Когда вырастали крылья | страница 14
Все горячо заговорили, заспорили. Приводили и другие примеры величия человеческого духа. А назавтра Петр и Белла гуляли вдоль набережной Черной речки. За обочиной дороги - липы, березки, уютные палисаднички скрашивают ветхие фасады домов. Петр знал - в один из таких неприметных домиков приходил Ленин. Над Новой Деревней опускалась ночь. Съезжались к ресторану «Ливадия» и в трактир Медведева дворяне и купцы, а неподалеку, в крохотном домишке, за обеденным столом сидел в кругу рабочих Ленин и говорил о судьбе России.

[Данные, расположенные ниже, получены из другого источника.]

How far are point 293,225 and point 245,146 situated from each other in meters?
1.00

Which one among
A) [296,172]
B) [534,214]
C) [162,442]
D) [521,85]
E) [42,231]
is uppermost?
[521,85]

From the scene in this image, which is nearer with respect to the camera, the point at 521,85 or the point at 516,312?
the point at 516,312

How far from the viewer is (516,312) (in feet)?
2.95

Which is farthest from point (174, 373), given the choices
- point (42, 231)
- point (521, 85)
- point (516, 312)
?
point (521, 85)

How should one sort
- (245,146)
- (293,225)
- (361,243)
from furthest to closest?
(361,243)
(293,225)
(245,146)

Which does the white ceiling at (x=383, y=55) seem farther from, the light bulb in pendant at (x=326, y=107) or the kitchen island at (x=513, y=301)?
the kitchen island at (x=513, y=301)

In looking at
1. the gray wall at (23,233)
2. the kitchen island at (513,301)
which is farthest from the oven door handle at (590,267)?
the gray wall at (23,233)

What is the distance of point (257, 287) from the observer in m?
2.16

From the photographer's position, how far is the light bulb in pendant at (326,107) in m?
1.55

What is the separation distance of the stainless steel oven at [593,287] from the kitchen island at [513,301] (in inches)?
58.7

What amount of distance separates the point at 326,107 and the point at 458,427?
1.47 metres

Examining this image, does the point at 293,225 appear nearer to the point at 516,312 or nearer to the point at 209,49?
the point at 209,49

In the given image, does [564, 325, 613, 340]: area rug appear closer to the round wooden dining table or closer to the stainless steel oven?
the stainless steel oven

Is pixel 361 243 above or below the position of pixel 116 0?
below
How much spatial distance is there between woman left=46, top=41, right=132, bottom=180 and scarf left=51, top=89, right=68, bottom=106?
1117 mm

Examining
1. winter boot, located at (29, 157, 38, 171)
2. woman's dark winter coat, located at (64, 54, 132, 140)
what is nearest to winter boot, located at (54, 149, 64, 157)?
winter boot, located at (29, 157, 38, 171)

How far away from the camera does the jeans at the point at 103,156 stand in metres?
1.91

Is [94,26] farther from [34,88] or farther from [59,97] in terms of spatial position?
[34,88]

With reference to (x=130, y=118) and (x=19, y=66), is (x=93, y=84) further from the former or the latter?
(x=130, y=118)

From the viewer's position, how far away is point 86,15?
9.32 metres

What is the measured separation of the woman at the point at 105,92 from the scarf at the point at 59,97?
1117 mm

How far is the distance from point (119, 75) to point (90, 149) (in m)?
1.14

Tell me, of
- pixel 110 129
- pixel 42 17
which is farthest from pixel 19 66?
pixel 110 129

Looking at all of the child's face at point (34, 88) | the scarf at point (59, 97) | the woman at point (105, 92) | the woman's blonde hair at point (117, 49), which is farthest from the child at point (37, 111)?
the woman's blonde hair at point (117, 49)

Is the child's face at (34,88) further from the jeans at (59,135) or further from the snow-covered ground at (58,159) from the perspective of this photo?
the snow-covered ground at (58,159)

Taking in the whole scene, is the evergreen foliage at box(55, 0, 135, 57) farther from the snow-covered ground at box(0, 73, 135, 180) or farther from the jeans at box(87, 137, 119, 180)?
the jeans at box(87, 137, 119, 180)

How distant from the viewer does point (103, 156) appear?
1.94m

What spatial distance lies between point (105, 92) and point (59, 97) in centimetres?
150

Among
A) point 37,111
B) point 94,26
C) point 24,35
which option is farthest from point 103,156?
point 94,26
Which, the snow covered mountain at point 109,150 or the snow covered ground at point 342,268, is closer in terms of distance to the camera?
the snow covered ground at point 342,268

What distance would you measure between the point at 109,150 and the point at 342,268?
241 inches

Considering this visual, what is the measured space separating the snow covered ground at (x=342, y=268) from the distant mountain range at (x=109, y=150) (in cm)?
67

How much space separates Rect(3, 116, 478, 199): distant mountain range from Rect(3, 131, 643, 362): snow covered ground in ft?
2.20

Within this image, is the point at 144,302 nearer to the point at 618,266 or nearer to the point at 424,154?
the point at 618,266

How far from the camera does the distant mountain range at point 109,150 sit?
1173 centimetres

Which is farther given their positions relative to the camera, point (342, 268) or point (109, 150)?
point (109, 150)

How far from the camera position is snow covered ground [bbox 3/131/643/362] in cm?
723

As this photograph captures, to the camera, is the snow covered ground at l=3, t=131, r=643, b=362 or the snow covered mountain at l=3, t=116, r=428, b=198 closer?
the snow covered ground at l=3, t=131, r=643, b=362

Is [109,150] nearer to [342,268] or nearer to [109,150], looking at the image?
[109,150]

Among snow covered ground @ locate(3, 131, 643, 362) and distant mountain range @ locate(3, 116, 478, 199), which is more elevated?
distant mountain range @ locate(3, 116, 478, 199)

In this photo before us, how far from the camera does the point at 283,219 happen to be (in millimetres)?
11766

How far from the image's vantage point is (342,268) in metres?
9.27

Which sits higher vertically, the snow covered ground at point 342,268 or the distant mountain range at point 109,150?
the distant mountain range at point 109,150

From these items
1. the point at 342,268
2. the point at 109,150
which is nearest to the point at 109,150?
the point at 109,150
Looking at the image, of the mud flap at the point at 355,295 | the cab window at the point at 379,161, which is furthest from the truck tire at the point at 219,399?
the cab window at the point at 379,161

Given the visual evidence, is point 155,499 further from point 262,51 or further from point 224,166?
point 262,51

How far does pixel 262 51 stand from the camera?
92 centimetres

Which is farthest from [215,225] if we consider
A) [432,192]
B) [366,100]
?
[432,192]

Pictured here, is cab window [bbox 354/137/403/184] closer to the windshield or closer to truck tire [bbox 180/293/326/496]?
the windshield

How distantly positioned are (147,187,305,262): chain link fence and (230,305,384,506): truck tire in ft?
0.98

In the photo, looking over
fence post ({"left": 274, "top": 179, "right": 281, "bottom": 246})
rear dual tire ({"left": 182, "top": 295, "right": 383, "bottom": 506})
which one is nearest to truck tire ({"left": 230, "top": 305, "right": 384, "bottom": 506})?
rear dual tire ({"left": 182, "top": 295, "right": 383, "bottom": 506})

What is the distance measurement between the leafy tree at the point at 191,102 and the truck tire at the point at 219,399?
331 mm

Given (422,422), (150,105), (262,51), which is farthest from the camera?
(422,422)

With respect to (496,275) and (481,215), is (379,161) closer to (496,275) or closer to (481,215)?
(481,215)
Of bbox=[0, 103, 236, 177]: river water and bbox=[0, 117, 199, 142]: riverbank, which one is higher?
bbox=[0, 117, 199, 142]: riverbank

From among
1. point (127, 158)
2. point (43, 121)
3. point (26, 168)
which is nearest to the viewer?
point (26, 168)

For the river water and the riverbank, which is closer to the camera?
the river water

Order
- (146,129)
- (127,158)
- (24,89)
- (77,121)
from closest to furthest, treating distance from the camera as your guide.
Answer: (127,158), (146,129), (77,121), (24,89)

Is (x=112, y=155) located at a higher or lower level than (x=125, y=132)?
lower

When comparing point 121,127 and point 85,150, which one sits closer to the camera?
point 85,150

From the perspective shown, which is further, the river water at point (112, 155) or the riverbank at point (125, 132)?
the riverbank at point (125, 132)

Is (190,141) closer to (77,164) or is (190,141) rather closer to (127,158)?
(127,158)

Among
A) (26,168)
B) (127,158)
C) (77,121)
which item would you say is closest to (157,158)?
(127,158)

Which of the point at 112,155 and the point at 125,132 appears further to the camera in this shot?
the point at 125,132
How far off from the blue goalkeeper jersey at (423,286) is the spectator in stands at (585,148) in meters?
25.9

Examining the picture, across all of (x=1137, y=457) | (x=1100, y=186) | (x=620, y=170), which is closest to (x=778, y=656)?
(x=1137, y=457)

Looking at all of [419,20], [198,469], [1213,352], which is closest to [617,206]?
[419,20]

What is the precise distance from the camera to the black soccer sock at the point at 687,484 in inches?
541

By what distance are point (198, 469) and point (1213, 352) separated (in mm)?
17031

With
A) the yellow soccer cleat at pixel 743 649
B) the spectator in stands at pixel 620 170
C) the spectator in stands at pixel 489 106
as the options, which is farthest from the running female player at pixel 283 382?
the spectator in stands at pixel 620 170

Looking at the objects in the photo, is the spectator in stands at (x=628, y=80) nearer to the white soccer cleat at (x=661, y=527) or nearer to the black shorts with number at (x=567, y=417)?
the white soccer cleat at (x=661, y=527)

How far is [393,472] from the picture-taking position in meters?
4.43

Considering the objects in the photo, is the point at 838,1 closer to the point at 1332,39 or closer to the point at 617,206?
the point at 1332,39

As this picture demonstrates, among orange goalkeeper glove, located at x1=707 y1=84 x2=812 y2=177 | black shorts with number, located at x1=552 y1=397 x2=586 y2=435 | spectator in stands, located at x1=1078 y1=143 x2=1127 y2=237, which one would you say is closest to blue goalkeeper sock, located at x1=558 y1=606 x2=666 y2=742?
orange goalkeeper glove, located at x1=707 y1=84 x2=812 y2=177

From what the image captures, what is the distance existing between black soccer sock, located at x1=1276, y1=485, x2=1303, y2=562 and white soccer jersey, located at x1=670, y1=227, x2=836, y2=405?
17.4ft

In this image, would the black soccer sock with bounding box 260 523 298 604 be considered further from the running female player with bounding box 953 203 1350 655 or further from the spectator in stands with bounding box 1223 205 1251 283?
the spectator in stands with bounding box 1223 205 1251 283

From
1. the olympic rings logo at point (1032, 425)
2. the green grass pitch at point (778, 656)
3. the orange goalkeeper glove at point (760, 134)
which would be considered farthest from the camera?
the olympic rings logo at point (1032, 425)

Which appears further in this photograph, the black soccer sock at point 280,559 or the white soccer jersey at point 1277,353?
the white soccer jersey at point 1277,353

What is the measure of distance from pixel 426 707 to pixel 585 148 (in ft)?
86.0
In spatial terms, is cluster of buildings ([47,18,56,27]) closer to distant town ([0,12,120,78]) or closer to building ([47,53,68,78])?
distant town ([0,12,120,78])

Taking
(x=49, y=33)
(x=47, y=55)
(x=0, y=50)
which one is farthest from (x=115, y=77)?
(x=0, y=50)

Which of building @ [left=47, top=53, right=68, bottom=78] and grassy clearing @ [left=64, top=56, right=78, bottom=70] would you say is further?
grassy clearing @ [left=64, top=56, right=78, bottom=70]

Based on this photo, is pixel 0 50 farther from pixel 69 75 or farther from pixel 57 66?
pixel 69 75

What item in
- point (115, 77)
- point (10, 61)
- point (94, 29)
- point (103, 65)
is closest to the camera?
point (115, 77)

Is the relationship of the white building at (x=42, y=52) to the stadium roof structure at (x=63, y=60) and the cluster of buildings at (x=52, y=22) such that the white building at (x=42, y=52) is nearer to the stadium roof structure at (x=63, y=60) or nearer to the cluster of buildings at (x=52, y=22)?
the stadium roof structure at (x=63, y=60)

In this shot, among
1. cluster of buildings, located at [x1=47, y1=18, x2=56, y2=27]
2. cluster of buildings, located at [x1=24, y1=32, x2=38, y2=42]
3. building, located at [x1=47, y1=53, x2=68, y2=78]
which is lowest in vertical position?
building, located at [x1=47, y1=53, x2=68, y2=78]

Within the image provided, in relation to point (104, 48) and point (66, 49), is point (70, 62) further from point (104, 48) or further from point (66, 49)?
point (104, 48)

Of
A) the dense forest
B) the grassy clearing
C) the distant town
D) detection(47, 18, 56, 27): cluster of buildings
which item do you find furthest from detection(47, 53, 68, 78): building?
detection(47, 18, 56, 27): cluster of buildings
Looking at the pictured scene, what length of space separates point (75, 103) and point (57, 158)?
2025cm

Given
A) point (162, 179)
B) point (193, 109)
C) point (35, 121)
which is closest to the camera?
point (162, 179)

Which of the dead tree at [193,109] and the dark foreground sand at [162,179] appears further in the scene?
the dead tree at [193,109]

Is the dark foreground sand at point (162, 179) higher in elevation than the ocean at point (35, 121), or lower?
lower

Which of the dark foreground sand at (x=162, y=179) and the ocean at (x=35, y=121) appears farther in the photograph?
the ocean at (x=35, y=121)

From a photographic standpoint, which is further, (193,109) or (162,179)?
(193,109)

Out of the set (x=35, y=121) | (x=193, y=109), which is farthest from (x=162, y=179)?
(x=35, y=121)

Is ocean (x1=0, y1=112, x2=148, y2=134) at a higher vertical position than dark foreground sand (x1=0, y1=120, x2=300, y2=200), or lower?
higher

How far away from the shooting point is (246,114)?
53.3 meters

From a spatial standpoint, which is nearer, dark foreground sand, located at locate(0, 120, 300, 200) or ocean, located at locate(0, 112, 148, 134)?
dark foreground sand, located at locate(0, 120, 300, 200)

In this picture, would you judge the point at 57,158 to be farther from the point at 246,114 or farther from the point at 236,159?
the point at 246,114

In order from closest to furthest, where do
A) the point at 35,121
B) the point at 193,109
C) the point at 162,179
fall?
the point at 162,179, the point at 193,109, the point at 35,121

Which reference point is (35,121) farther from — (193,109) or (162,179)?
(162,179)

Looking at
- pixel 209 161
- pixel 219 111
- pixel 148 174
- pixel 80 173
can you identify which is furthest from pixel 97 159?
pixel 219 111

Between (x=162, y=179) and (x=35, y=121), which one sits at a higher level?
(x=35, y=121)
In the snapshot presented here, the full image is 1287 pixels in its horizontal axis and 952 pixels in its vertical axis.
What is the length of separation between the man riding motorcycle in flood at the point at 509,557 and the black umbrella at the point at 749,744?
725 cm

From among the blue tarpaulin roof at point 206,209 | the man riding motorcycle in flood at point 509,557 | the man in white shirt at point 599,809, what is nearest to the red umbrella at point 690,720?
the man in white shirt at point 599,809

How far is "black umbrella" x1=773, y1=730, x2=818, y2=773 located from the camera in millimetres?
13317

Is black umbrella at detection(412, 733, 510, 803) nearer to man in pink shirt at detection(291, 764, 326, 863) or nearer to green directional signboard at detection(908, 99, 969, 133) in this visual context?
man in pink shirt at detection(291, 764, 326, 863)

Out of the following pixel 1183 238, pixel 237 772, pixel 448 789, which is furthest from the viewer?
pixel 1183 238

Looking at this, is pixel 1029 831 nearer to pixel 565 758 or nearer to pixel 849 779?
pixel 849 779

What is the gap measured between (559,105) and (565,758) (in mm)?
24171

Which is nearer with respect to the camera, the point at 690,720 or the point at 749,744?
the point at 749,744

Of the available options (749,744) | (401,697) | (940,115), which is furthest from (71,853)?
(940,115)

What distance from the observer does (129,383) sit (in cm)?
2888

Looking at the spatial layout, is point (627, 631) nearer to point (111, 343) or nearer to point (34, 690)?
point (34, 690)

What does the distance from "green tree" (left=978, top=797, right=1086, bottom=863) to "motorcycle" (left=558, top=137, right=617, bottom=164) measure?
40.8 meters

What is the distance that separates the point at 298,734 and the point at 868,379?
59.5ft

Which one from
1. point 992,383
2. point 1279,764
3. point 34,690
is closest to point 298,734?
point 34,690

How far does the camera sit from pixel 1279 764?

В поле, за Черной речкой, Петр показал Белле место гибели Пушкина. Белла вдохновенно прочла лермонтовское [22] «На смерть поэта». Когда друзья вновь собрались вечером «на чай» к Ирине Тимофеевне, Петр попросил Беллу почитать что-нибудь из книги Морозова.
- С удовольствием! Я знаю, Петя, что тебе понравится… - Она подняла руку, и все смолкли. - Это было написано, - сказала Белла, - пятнадцать лет назад. Весна - счастливая пора надежд. Только узникам Шлиссельбурга, навечно заточенным в казематах царевой тюрьмы, первая весна нашего века не сулила счастья. «Весна неволи» - так называется стихотворение, которое Николай Морозов посвятил своим друзьям. Слушайте:
Мы тоске немой и ненавистной
Овладеть сознаньем не дадим,
Будем жить любовью бескорыстной…
- Тише! - оборвал Петя Беллу. Кто-то поднимался по узкой скрипучей лестнице. - Мама… - Петя узнал знакомые шаги, скинул с дверной петли крючок.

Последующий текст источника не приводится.